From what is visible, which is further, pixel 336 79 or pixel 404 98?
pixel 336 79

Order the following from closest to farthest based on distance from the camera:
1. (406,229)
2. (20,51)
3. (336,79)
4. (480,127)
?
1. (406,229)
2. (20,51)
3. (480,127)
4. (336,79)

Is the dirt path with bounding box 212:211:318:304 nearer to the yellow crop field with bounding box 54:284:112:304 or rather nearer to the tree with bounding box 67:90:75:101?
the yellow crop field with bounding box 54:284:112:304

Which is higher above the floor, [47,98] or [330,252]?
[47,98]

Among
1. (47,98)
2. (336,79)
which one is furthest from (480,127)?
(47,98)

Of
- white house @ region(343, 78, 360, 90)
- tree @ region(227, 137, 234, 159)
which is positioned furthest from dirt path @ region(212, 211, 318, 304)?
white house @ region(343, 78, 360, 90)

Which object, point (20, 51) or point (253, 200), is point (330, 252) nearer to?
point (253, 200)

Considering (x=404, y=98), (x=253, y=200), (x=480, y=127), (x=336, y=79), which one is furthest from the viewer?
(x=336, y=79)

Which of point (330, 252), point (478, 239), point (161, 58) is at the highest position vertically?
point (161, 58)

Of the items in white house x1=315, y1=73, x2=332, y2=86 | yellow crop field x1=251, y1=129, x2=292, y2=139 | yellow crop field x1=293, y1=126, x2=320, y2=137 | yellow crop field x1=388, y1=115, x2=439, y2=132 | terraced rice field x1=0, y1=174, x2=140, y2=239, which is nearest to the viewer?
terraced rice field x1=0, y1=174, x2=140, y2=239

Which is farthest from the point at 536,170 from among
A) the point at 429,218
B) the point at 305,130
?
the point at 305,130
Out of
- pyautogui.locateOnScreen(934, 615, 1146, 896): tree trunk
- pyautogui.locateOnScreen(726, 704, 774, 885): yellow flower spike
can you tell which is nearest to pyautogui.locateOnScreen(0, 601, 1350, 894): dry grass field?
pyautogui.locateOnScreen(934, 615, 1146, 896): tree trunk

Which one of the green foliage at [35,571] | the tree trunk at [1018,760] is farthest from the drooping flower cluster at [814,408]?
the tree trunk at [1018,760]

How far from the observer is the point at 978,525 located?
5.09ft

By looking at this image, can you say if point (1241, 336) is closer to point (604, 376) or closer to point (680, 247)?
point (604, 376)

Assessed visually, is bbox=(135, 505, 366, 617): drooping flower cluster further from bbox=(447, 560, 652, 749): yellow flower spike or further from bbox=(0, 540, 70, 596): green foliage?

**Stated goal**. Rewrite the stretch from the line containing "By looking at" through the end of the entries as a Markdown table with columns Row and Line. Number each row and skip blank lines.

**Solution for this problem**.
| Row | Line |
|---|---|
| 1 | By looking at this image, can you say if point (1241, 336) is closer to point (604, 376) or closer to point (680, 247)? |
| 2 | point (604, 376) |
| 3 | Assessed visually, is bbox=(135, 505, 366, 617): drooping flower cluster further from bbox=(447, 560, 652, 749): yellow flower spike or further from bbox=(0, 540, 70, 596): green foliage? |